From “The Ideals of America.” The president of Princeton University and the governor of New Jersey before being elected president of the United States in 1912, Wilson during the years immediately preceding and following the Civil War grew up in Georgia, Virginia, and North and South Carolina. He once said of the South that it was “the only place in the world where nothing has to be explained to me.”
Liberty is not itself government. In the wrong hands—in hands unpracticed, undisciplined—it is incompatible with government. Discipline must precede it—if necessary, the discipline of being under masters.
Then will self-control make it a thing of life and not a thing of tumult: a tonic, not an insurgent madness in the blood. Shall we doubt, then, what the conditions precedent to liberty and self-government are, and what their invariable support and accompaniment must be, in the countries whose administration we have taken over in trust and particularly in those far Philippine Islands whose government is our chief anxiety? We cannot give them any quittance of the debt we ourselves have paid. They can have liberty no cheaper than we got it. They must first take the discipline of law, must first love order and instinctively yield to it. It is the heathen, not the free citizen of a self-governed country, who, “in his blindness bows down to wood and stone, and don’t obey no orders unless they is his own.” We are old in this learning and must be their tutors.

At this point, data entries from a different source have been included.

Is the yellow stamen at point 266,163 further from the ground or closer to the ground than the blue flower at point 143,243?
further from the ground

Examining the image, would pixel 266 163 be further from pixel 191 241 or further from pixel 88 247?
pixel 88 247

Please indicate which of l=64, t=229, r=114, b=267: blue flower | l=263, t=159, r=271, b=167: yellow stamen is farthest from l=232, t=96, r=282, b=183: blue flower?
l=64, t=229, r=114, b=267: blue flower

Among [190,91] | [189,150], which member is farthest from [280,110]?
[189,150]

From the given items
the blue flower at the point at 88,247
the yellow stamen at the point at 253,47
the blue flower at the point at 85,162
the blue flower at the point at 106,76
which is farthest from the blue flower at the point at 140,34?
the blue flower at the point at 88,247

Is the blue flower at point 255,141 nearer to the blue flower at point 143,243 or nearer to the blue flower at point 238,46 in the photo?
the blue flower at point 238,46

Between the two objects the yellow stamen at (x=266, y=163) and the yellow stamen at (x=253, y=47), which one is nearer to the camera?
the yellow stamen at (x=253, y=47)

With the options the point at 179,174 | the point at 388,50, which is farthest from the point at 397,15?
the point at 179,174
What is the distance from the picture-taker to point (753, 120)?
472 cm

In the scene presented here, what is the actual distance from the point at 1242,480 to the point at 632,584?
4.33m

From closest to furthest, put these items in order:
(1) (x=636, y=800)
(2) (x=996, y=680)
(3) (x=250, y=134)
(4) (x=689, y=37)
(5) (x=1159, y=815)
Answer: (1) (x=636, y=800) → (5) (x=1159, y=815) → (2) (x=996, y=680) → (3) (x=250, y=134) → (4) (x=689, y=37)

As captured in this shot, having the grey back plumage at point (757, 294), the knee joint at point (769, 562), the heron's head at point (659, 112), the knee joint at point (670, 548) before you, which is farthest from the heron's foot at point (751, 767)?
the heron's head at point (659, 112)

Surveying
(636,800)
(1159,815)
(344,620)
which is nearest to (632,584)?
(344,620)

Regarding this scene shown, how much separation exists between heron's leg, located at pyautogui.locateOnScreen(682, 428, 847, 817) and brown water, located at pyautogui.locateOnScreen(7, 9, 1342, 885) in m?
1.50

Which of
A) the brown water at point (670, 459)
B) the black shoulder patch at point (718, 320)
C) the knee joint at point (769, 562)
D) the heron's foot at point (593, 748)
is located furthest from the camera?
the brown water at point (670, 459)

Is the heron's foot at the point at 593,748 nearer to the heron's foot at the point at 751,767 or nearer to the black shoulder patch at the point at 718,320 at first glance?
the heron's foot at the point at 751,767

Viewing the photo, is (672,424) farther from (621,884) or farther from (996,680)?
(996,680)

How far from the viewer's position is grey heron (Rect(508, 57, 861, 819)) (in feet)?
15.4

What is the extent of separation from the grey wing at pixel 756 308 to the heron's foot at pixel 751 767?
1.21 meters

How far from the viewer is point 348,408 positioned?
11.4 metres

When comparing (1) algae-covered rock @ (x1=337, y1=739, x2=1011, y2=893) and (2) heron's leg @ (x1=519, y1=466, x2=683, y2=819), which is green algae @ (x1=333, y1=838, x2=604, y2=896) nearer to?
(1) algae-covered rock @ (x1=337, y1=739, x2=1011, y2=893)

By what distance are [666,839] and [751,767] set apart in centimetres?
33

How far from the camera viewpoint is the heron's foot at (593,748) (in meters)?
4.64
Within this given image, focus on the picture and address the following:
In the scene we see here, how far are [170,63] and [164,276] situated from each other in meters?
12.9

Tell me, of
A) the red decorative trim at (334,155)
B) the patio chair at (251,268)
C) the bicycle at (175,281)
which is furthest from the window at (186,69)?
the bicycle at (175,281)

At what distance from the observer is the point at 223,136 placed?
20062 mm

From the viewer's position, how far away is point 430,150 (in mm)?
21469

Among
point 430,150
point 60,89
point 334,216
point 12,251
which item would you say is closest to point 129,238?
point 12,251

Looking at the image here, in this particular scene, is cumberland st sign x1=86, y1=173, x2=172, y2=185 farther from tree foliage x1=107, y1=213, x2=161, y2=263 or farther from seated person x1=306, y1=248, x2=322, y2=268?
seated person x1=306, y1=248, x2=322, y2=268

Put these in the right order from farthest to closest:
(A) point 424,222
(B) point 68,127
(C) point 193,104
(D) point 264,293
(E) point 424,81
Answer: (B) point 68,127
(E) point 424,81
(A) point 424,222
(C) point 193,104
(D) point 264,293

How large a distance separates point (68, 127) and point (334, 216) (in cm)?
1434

But we may set them upon the way with an advantage we did not have until our hard journey was more than half-made. We can see to it that the law which teaches them obedience is just law and evenhanded. We can see to it that justice be free and unpurchasable among them. We can make order lovely by making it the friend of every man and not merely the shield of some. We can teach them by our fairness in administration that there may be a power in government which, though imperative and irresistible by those who would cross or thwart it, does not act for its own aggrandizement, but is the guarantee that all shall fare alike. That will infinitely shorten their painful tutelage. Our pride, our conscience will not suffer us to give them less.
The School of Athens (detail), by Raphael, c. 1509–1510. Apostolic Palace, Vatican City.
The whole solution lies less in our methods than in our temper. We must govern as those who learn and they must obey as those who are in tutelage. They are children and we are men in these deep matters of government and justice. If we have not learned the substance of these things, no nation is ever likely to learn it, for it is taken from life and not from books. But though children must be foolish, impulsive, headstrong, unreasonable, men may be arbitrary, self-opinionated, impervious, impossible, as the English were in their Oriental colonies until they learned. We should be inexcusable to repeat their blunders and wait as long as they waited to learn how to serve the peoples whom we govern. It is plain we shall have a great deal to learn: it is to be hoped we shall learn it fast.